■ Information shown:
----------

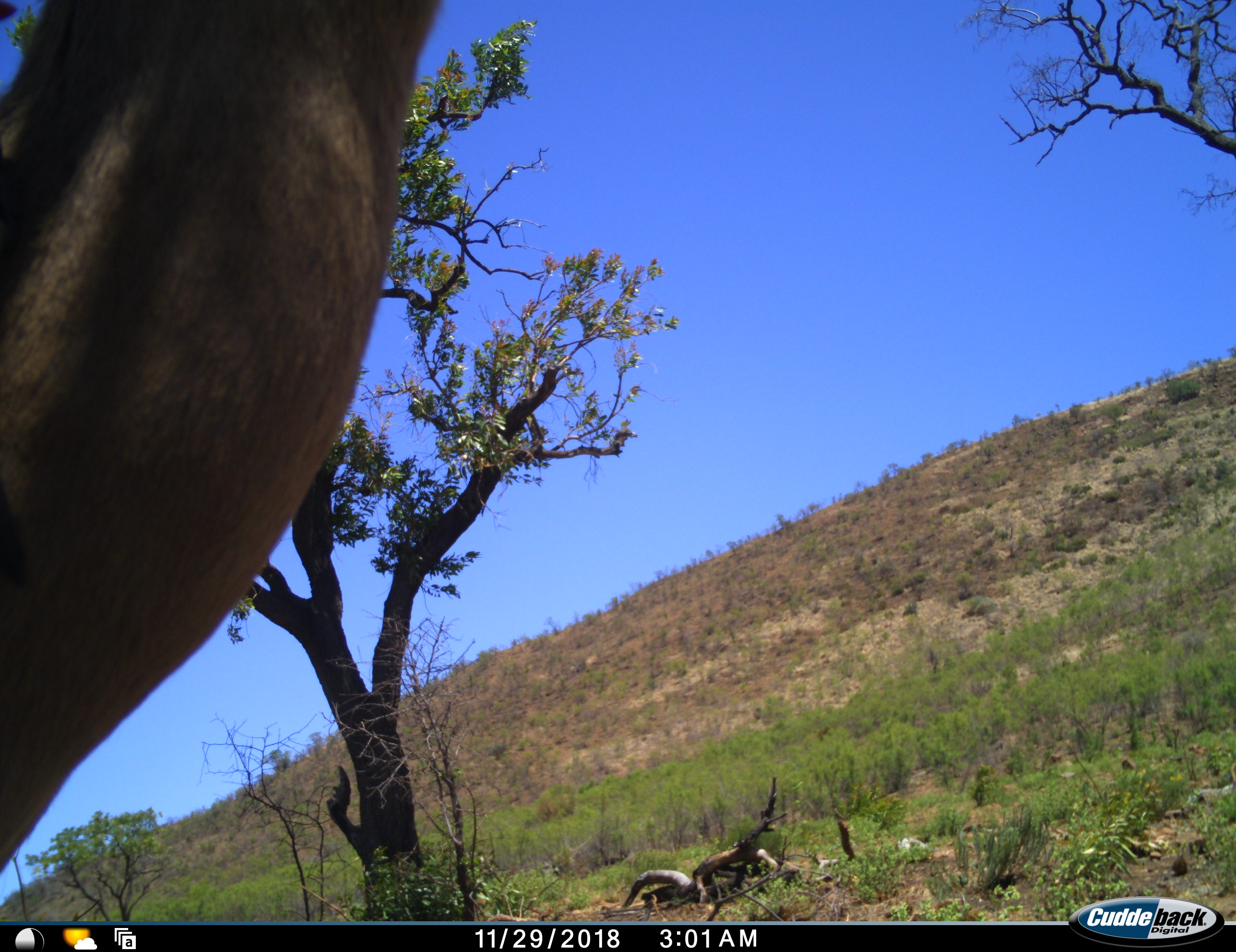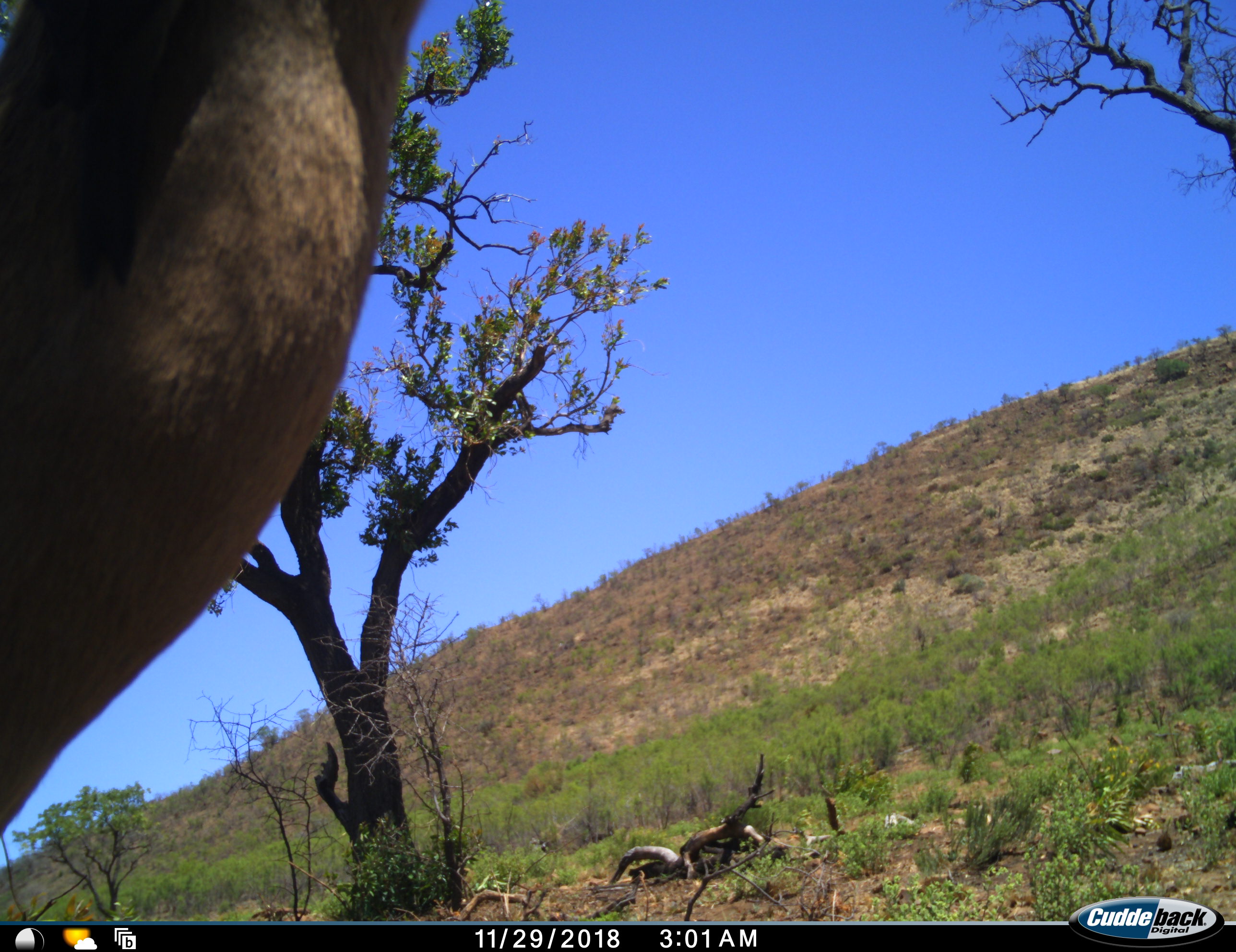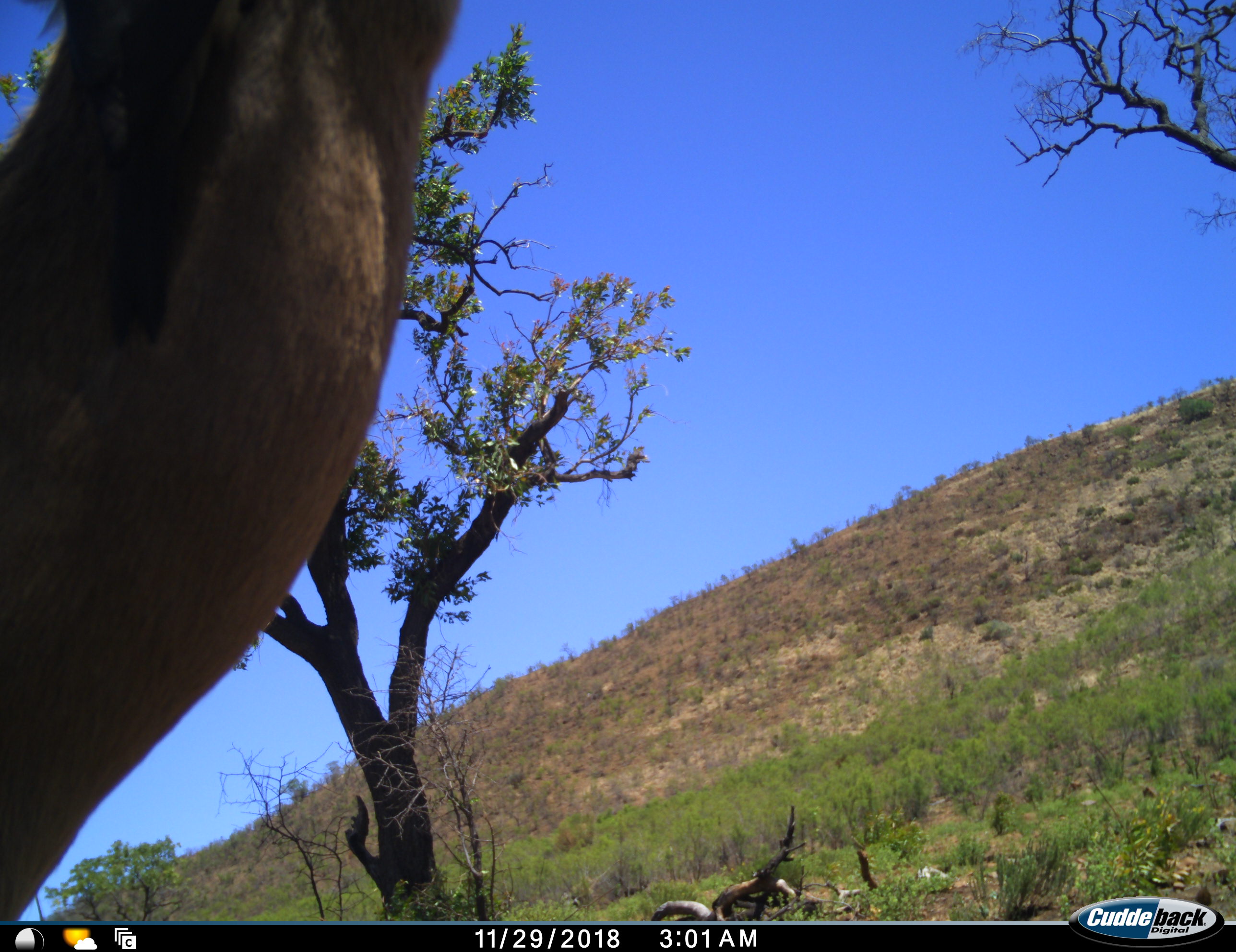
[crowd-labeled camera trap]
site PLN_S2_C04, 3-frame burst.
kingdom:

----------

■ Directions for this task: The full data, repeated exactly and stripped of its pictures, is the expected answer.

■ Output for this task:
[crowd-labeled camera trap]
site PLN_S2_C04, 3-frame burst.
kingdom:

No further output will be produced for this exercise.